§ **Problem**: In your copy of the entries, please include no pictures and return every word exactly.

§ **Captioned web image data**:
● ● ● ● ●

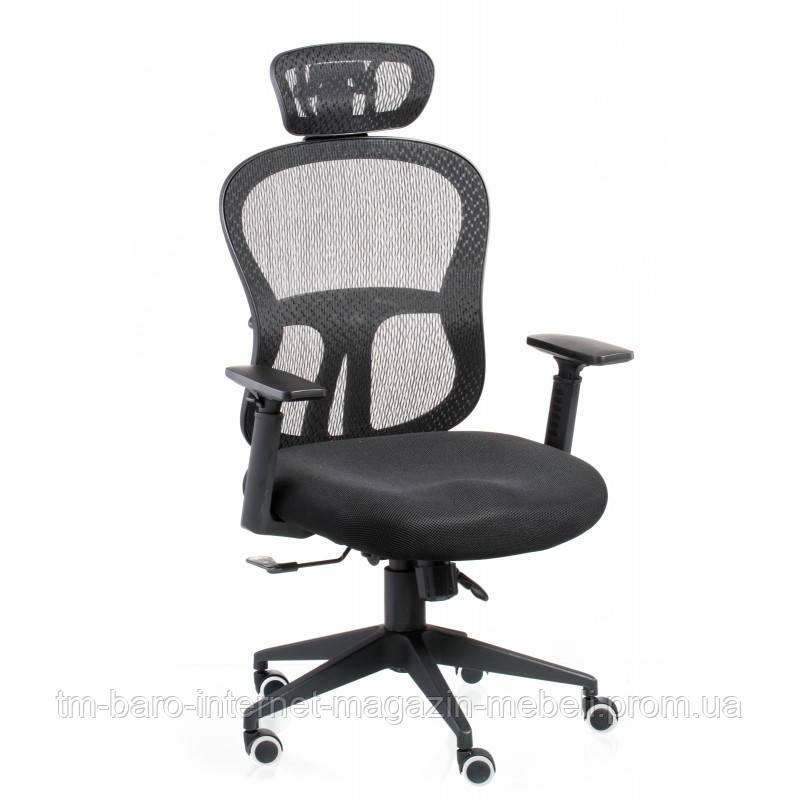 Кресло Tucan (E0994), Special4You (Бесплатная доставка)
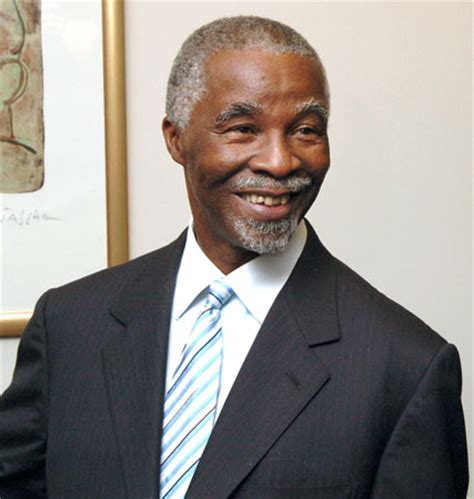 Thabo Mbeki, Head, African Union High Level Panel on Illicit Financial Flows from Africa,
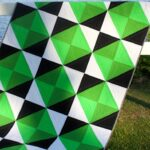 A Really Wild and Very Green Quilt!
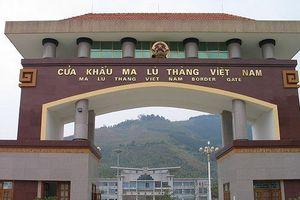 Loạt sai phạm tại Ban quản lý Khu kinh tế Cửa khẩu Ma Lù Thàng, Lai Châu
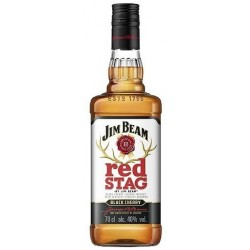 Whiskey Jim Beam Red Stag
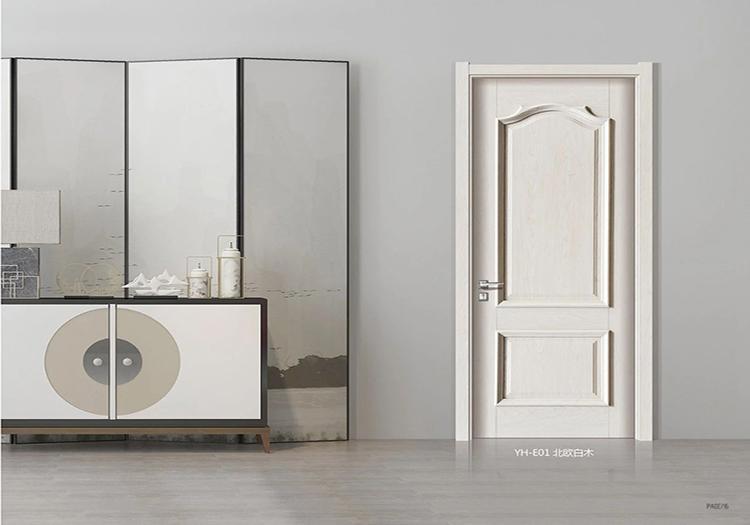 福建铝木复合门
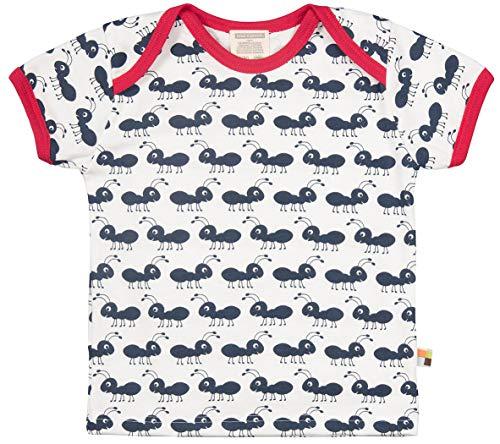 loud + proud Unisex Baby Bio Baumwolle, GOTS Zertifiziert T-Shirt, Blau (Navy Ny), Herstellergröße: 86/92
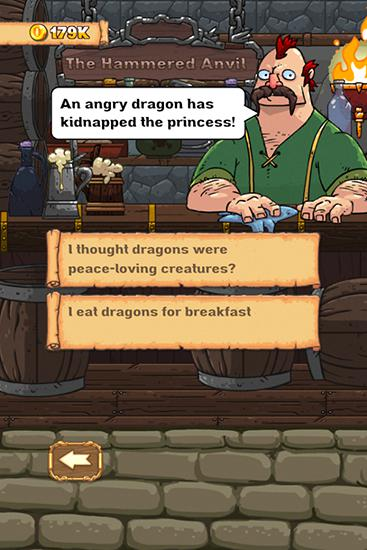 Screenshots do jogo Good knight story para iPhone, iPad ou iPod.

● ● ● ● ●

§ **Your response**:
 Кресло Tucan (E0994), Special4You (Бесплатная доставка)
 Thabo Mbeki, Head, African Union High Level Panel on Illicit Financial Flows from Africa,
 A Really Wild and Very Green Quilt!
 Loạt sai phạm tại Ban quản lý Khu kinh tế Cửa khẩu Ma Lù Thàng, Lai Châu
 Whiskey Jim Beam Red Stag
 福建铝木复合门
 loud + proud Unisex Baby Bio Baumwolle, GOTS Zertifiziert T-Shirt, Blau (Navy Ny), Herstellergröße: 86/92
 Screenshots do jogo Good knight story para iPhone, iPad ou iPod.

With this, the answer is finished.